Tuesday, April 21, 2009

JIGSAW (1968)

"We were groping towards each other like two adding machines."

Perhaps that line from James Goldstone's 1968 involuntary acid trip
Jigsaw hit so hilarious because—by that point—I had already had two vodka "vortinis" in the admittedly addictive Vortex Room. Offering double-billed programs alchemically fueled from the 16mm library of Cosmic Hex, the Vortex Room's plush leather seats, atmospheric lighting, ubiquitous Charles Bronson homage (yes, that's him on black velvet), classic vinyl on turntables, and slightly sinful speakeasy vibe has become one of my favorite alternate screening spaces in San Francisco. Offering a Thursday evening film cult series of hardboiled cinema, I can't recommend The Vortex Room highly enough. Every bad San Franciscan deserves this comeuppance. Are you bad enough? Upcoming entries include Pam Grier in Friday Foster (1975), the 1948 and 1989 versions of Road House, Coleman Francis's The Beast of Yucca Flats (1961) and the "thrill pills" docudrama of Joseph M. Newman's 1957 Death In Small Doses.

As Sandra Brennan synopsized Jigsaw for
All Movie Guide: "In this thriller, Jonathan Fields (Bradford Dillman) awakens in a strange apartment and finds a dead woman floating in the bathtub after he suffered an LSD-flashback the night before. Finding blood upon his hand, he can only wonder how he is involved in the woman's death. He hires private detective Arthur Belding (Harry Guardino) who has him take another dose of LSD in order to see if he can remember what had happened. They learn that Fields' co-worker Lew Haley (Pat Hingle) had slipped acid into his coffee as part of a blackmail conspiracy. Haley was after his girlfriend and after his job in a government think tank. They also learn that his supervisor Dr. Arkroyd (Victor Jory) had been in a relationship with the deceased woman. She too was being blackmailed by Haley, who killed her when she threatened to call the cops. Dr. Arkroyd knew about it all and did nothing. Eventually Fields and Haley fight it out. The blackmailer ends up crashing through a high-rise window and falling to the unforgiving pavement below. Hope Lang, Susan Saint James, James Doohan and Michael J. Pollard also star in this psychedelic murder mystery."

Jigsaw is not so much a "who dunnit?" as it is a "how high were they when they dunnit?" film with original music by Quincy Jones and a notable hip-'60s cast that shows off Bradford Dillman's considerable charisma, Pat Hingle's dexterity in reaching his chin with his tongue, Victor Jory as smarmy as ever, Hope Lange once again hopelessly attracted to a crash-and-burn type while struggling with propriety, let alone sobriety, and Michael J. Pollard mumbling monologues while effortlessly exhibiting all the cachet of one of those troll dolls from grade school.
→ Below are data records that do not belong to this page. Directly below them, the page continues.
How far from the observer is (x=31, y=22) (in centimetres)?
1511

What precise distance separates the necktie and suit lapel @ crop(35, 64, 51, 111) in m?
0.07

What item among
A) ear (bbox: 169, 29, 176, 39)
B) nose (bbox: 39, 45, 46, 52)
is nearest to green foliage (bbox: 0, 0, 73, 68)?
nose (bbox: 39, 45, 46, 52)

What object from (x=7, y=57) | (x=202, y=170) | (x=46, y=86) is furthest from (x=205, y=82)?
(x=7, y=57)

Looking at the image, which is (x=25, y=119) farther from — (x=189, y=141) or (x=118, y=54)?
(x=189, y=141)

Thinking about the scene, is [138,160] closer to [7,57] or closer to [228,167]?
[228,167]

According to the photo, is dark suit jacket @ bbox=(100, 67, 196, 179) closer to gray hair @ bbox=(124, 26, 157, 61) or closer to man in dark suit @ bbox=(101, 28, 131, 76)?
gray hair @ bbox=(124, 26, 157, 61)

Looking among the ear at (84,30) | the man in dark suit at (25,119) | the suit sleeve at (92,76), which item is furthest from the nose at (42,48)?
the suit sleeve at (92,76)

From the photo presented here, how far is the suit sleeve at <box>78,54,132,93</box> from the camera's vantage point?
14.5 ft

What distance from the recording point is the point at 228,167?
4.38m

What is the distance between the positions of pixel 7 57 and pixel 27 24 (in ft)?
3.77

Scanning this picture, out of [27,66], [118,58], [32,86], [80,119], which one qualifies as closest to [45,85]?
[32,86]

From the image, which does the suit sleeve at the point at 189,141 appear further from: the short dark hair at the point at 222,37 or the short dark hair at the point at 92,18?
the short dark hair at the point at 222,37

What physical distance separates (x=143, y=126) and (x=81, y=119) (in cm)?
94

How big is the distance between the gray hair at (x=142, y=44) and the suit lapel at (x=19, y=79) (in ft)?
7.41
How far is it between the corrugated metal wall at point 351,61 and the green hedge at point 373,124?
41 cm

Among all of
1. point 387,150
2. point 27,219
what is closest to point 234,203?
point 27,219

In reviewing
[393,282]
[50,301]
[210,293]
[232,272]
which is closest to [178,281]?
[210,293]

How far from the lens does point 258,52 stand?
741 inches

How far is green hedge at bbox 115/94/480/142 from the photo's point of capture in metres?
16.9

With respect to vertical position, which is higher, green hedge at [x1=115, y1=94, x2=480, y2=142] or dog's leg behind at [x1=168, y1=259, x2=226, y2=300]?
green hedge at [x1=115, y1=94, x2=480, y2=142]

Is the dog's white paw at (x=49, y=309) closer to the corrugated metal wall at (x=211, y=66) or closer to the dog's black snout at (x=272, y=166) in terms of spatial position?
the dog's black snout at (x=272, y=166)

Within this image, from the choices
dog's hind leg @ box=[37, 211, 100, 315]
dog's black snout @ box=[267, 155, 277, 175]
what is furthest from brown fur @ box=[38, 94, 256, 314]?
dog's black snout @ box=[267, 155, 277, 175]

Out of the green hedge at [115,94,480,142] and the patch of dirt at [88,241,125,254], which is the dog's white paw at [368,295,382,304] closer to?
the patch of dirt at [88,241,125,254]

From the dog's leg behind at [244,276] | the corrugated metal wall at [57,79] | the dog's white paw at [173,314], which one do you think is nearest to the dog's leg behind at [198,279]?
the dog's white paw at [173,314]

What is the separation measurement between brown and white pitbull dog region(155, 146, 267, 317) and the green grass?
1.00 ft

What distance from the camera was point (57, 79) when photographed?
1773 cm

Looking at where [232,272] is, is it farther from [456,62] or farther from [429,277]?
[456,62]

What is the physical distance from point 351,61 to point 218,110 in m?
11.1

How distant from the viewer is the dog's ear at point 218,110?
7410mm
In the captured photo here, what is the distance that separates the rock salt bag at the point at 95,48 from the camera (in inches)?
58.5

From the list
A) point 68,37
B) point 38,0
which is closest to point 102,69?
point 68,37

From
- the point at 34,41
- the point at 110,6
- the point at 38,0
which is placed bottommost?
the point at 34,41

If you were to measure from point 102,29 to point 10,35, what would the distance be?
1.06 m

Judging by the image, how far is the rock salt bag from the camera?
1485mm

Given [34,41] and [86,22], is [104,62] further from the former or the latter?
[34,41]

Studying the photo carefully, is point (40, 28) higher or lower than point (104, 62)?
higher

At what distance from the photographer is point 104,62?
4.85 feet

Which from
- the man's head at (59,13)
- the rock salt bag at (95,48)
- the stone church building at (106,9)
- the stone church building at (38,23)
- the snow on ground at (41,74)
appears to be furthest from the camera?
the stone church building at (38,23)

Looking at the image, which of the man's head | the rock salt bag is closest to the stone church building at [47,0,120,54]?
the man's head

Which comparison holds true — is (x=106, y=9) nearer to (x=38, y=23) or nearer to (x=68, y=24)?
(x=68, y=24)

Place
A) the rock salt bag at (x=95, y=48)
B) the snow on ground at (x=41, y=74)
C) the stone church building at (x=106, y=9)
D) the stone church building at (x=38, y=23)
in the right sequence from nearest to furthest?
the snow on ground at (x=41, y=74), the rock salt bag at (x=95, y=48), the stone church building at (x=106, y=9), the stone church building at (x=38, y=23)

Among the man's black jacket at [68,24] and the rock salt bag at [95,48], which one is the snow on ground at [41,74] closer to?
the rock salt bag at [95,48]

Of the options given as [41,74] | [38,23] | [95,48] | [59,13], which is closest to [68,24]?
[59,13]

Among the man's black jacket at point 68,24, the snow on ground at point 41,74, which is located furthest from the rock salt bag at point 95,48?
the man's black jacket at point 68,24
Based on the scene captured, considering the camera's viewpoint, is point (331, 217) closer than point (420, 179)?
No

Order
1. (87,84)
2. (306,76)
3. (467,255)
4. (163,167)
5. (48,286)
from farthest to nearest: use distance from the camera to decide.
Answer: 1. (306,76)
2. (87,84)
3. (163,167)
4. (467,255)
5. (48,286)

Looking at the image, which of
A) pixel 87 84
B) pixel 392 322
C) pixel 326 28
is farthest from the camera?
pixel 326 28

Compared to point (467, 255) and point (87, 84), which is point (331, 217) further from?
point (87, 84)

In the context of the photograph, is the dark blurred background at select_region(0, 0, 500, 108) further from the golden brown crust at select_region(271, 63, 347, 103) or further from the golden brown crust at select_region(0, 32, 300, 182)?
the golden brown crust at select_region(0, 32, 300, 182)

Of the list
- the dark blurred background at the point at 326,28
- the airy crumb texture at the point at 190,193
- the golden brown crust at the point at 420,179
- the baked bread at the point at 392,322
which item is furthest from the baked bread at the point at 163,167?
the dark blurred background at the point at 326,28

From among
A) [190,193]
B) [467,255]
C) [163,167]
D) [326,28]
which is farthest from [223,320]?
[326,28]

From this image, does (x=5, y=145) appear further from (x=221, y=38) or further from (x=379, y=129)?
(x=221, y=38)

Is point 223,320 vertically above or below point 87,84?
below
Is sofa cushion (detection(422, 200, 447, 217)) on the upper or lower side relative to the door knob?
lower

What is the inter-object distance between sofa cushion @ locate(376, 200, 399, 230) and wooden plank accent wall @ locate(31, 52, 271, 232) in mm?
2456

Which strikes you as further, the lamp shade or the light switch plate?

LSD with your coffee? One lump or two? Can you believe that Jigsaw was originally meant to be aired on NBC, who refused to run it and tossed it to Universal for distribution? What a trip, baby. Blows my mind. Grazing in the grass is a gas, can you dig it?

The Vortex Room is located at 1082 Howard Street at 7th. Donation: $5. Cross-published on


Michael Hawley said...

That sounds like too much fun! Sometime when I have a Thursday night free, I hope to find myself slipping into the Vortex.

Peter Nellhaus said...

It can't be a good thing when Michael J. Pollard is the top billed star. I can attest to that after seeing Dirty Little Billy.

Death in Small Doses could be of interest. Three of the initial releases from Warner Archives are from Newman who could be in a cult revival.

Hope you're feeling better!

Maya said...

Michael, I look forward to whooping it up with you in The Vortex Room, hopefully sometime soon.

Peter, I'm sure that Pollard received top billing fully on the bullet-ridden coattails of Bonnie & Clyde, in which I didn't mind him much. Here, however, he delivered lines as if first swallowing a loaf of bread.